Because back in the day – “when TVs were just TVs,” as Sics says – the small, tinny speakers they came with pushed out the high frequencies where the voice sits clearly and loudly. But as technology progressed, Sics says, electronics companies began to expect consumers to buy their own sound system separately. Relying on the TV’s small built-in speakers could leave you with a subpar experience.

But even if you do invest in an expensive speaker set-up, failing to tune it perfectly to your living room means you may end up hearing the big explosions better, but not voices.

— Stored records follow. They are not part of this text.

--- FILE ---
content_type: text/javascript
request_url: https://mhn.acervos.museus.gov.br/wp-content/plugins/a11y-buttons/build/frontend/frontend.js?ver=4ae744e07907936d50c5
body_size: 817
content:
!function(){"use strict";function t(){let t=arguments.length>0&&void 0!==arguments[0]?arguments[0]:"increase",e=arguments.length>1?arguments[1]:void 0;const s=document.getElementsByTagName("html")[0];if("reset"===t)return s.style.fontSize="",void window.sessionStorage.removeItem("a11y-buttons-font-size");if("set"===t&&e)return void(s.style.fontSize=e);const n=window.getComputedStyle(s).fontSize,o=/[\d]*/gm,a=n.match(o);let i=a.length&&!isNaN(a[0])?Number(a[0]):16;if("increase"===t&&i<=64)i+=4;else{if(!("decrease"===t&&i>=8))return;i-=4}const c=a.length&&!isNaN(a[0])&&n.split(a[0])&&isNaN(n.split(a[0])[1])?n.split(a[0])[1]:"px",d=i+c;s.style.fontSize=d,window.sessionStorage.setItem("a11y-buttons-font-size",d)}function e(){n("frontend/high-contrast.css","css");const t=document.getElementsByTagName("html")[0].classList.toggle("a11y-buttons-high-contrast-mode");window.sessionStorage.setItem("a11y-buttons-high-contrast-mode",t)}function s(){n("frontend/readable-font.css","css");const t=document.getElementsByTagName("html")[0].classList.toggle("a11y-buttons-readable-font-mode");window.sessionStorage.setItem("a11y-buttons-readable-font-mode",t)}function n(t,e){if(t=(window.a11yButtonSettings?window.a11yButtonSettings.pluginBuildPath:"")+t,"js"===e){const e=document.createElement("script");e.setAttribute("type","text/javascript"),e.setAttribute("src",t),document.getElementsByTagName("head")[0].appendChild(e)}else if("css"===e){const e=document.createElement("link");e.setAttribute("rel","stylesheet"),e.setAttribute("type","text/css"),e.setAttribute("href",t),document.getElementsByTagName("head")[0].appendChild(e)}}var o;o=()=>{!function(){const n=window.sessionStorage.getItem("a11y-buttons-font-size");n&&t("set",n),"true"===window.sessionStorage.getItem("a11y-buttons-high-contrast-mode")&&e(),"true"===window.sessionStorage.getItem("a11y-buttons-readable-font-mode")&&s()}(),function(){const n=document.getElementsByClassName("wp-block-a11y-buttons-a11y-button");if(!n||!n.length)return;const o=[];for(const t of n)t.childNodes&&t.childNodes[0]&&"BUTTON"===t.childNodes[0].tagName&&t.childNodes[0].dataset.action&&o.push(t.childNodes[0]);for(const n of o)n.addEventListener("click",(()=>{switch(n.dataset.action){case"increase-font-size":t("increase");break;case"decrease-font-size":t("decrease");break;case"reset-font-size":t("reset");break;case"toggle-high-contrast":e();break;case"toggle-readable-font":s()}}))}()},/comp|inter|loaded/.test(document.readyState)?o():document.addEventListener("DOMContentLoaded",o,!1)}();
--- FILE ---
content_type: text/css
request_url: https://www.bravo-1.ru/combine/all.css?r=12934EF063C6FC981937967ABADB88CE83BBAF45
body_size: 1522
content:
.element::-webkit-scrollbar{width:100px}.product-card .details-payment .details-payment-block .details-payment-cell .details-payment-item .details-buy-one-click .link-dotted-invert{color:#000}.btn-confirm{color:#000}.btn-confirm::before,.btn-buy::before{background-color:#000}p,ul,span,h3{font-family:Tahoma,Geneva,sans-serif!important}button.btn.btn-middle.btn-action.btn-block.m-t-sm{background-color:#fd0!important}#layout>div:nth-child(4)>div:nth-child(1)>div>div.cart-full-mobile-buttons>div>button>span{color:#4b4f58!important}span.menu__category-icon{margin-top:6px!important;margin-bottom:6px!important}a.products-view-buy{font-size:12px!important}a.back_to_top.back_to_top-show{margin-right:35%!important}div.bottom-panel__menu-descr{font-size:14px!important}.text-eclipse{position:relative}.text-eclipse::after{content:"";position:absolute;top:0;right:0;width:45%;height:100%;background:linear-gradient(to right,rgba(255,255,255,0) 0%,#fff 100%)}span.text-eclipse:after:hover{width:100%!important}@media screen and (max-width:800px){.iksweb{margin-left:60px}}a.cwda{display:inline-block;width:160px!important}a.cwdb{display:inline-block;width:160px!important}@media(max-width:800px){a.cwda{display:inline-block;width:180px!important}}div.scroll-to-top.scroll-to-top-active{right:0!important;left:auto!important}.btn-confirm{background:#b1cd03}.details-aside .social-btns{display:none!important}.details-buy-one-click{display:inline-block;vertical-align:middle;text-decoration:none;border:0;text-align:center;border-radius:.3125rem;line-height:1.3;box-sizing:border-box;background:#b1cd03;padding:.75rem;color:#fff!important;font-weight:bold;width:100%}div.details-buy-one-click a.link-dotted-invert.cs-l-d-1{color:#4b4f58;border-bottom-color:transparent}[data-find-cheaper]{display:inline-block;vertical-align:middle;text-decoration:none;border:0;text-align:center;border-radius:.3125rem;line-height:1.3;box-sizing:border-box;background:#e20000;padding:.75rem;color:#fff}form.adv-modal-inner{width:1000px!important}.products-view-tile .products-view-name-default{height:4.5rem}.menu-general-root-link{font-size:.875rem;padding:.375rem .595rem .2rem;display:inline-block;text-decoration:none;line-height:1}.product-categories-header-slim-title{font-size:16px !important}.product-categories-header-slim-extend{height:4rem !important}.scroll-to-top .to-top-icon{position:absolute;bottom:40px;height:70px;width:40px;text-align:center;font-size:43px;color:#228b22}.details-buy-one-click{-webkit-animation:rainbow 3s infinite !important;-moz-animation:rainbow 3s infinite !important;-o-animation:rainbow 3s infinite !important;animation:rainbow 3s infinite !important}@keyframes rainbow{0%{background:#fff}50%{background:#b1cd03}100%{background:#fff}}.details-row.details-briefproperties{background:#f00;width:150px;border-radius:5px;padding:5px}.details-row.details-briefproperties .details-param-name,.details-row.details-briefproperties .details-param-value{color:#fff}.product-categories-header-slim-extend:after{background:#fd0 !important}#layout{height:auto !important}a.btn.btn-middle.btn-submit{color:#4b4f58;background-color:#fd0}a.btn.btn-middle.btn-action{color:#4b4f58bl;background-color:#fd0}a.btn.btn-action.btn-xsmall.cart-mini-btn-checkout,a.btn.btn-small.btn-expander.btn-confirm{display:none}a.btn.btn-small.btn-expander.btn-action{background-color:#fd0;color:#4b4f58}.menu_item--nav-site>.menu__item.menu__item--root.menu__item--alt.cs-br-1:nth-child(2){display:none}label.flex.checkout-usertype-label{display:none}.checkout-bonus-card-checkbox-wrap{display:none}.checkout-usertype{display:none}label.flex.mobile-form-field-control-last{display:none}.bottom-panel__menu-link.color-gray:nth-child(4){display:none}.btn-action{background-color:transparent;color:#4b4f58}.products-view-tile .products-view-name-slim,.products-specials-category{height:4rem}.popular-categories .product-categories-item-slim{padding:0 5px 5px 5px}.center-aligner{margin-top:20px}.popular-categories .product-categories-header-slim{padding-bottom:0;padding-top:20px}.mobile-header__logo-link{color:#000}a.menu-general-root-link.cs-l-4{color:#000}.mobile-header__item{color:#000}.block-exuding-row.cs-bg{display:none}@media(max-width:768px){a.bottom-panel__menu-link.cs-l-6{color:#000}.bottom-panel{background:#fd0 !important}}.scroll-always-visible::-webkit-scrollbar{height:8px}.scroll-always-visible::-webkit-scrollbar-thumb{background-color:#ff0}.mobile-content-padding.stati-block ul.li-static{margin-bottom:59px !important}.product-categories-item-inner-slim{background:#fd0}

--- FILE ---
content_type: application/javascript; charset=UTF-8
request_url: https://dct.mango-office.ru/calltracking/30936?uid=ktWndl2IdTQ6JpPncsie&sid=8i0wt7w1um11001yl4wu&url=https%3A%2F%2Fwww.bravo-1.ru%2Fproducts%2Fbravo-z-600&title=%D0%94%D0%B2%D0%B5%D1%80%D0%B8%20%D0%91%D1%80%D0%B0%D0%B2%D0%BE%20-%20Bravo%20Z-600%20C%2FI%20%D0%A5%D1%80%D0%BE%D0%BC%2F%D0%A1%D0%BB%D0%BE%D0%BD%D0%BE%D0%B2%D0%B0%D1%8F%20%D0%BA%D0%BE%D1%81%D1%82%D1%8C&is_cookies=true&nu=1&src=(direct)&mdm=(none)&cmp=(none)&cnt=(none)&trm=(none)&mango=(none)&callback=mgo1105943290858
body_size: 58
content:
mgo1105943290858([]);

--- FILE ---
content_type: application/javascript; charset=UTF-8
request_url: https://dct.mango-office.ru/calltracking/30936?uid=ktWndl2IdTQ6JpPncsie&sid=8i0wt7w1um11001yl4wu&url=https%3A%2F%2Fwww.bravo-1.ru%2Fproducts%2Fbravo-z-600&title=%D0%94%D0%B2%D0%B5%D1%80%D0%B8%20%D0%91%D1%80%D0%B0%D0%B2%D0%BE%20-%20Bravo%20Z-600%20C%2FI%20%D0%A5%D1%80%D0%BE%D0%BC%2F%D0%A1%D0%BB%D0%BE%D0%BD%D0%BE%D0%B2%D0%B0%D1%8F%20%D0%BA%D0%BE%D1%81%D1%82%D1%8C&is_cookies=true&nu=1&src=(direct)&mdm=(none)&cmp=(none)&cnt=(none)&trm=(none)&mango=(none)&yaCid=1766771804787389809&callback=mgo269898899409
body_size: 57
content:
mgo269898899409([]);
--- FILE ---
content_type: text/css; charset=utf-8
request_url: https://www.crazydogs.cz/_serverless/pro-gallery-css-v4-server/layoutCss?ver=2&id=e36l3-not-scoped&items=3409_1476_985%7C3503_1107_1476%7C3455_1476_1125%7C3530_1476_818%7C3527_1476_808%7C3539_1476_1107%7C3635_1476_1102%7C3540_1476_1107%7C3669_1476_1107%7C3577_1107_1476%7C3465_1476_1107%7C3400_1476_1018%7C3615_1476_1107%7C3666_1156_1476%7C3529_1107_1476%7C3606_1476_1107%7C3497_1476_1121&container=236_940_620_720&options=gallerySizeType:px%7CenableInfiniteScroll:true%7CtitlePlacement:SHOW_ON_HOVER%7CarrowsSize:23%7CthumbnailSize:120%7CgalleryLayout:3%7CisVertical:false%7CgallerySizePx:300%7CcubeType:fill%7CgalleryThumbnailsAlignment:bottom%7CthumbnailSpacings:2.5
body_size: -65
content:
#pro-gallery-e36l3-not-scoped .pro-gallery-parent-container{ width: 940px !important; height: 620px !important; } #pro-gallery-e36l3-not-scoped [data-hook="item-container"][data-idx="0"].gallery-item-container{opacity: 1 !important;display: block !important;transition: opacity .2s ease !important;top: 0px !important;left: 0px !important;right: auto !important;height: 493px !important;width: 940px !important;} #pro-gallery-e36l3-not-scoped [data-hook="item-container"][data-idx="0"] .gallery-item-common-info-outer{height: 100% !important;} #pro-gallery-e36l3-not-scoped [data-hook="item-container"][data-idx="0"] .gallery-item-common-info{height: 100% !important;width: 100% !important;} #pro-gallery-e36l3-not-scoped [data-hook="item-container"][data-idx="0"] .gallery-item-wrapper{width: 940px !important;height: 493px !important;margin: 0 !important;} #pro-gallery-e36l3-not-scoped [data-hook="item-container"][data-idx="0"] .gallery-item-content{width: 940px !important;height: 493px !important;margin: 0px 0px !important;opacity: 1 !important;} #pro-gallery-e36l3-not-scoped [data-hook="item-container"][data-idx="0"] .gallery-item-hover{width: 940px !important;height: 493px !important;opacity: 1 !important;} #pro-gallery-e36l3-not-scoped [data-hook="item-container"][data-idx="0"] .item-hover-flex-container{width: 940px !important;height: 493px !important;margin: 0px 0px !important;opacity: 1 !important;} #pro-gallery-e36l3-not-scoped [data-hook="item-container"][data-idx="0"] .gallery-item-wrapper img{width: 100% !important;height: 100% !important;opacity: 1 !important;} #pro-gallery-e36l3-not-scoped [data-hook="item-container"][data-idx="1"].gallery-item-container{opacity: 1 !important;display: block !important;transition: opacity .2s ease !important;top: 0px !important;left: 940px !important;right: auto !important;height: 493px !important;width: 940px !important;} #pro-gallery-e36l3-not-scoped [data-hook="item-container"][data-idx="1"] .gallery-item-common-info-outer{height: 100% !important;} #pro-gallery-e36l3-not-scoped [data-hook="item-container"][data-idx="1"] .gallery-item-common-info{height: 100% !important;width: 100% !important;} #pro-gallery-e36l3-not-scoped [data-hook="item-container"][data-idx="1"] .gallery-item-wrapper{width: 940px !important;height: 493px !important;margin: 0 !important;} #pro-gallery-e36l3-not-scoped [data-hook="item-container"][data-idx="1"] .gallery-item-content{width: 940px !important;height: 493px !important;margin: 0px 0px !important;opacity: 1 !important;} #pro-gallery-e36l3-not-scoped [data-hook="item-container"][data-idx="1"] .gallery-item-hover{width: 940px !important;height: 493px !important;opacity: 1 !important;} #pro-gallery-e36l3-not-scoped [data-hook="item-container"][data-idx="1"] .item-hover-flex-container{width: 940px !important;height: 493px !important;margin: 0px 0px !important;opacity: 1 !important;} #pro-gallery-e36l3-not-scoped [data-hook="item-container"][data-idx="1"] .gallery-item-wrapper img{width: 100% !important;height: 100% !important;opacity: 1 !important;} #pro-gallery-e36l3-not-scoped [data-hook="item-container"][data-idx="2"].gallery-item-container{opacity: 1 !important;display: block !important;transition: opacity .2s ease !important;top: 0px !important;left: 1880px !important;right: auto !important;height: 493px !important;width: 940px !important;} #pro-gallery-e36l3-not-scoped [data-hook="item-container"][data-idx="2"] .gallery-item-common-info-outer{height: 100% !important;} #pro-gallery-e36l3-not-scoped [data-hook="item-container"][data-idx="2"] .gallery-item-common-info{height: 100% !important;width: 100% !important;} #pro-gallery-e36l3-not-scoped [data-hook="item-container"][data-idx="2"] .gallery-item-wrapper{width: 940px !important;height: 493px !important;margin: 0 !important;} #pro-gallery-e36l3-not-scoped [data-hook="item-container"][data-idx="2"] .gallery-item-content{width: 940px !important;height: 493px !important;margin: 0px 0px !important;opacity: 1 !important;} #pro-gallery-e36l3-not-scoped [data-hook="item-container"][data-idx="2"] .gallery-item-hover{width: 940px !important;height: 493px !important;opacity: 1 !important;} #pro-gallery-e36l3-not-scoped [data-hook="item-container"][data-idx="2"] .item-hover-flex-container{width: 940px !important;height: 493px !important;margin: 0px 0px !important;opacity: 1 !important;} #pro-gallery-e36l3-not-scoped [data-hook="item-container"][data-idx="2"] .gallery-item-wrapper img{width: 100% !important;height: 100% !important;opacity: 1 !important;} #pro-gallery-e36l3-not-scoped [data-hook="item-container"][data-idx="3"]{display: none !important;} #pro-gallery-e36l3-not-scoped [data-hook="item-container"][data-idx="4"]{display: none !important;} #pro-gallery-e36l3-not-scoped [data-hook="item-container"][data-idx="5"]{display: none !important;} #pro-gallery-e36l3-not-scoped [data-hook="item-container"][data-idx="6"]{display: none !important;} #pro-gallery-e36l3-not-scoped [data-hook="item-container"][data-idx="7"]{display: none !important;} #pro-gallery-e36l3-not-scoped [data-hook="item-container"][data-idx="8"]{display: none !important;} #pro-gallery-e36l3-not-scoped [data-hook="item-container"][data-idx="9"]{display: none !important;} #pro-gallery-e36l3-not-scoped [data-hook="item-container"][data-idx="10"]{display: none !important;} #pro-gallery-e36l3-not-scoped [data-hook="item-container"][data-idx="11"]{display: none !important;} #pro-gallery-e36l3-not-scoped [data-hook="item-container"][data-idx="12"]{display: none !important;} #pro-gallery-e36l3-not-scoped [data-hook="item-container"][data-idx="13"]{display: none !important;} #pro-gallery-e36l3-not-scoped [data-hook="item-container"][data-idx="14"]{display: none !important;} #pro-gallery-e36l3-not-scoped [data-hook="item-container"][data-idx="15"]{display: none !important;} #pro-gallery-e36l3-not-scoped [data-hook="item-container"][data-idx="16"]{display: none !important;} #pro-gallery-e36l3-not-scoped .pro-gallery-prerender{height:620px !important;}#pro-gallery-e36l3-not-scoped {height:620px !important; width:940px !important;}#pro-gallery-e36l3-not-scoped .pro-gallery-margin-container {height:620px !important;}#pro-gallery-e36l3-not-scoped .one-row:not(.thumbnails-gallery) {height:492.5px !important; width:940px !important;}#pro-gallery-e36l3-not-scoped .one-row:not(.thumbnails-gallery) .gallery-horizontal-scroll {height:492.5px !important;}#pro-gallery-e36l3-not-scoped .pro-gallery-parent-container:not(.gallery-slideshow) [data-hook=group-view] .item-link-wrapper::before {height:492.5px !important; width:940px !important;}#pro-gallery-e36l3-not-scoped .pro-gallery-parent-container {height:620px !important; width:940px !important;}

“Think back to the old black and white movies and how clear the dialogue is there – it’s partly to do with the speaker technology,” Sics says. “[Today] you might get lucky, plug your speakers in and it sounds perfect. But most people plug it in, and all of various frequencies bounce off the walls and confuse what you’re listening to. If you set it up in a room with no carpet and just floorboards, it’s going to sound like crap. Whereas the old tinny speaker managed to cut through that.”

Related: I thought needing subtitles on TV just meant I was getting old. Turns out it is all the rage among the kids | Arwa Mahdawi

This may explain why home audiences are missing words or lines that include crucial plot details, and are leaving it to the subtitles to pick them up. In last year’s White Lotus season, for instance, subtitles suggested the return of a character who didn’t actually show up on camera. In Euphoria, the closed captioning noted inaudible “scratching noises” from inside a cupboard – hinting at the nefarious intentions of one character and spawning many fan theories.

So what is it like for an audio professional to know that your hard work is being missed as people turn down the volume and reach for the subtitles?

“It feels awful. And I think it’s time we really dealt with it,” Sics says. But he believes some acoustic problems can be addressed with a couple of quick fixes at home.

First, look for the speaker setting on your TV optimised for speech; wind up the treble if that’s an option, as that will allow you to hear voices more clearly. Try to reduce background noise by switching off noisy appliances like the dishwasher before you sit down to watch television. And throw a rug down if you’ve got a lot of hard surfaces in your living room, to prevent reverberation.

But for viewers like Johnston, it may not be the audio quality that is the true sticking point.

“I don’t know whether it’s a hearing issue or an attention span issue,” he says. “Because I feel like my attention span requires me to actually read the screen to make sure I can get through a long [TV show or movie].” That’s a problem a rug won’t solve.